- TASK TO CARRY OUT
Copy every item below word for word, leaving out the pictures.

- Spatial reasoning data based on images
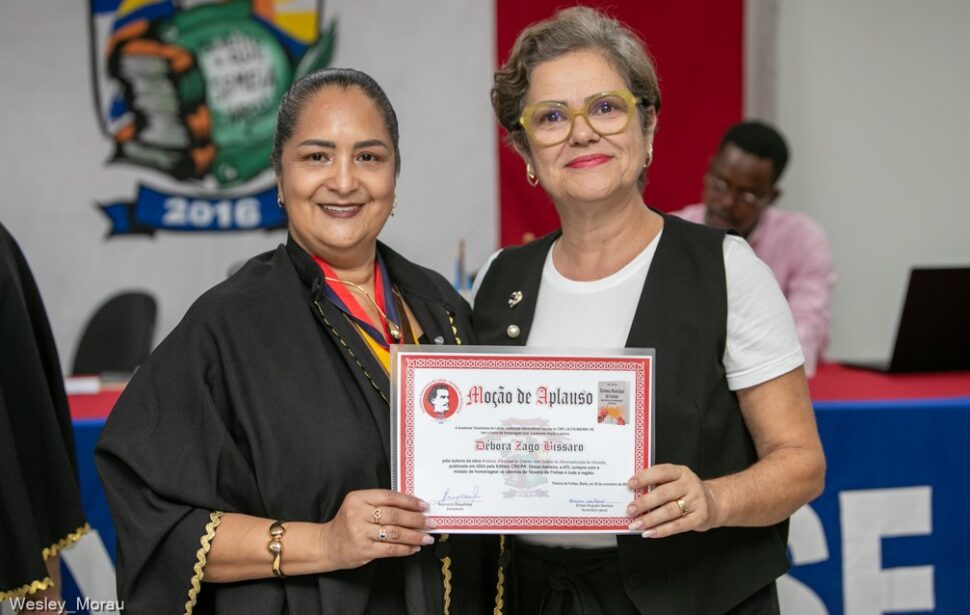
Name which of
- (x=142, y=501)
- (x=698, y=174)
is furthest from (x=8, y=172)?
(x=142, y=501)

- WRITTEN SOLUTION
Name which of
- (x=142, y=501)
- (x=698, y=174)
is furthest from (x=8, y=172)?
(x=142, y=501)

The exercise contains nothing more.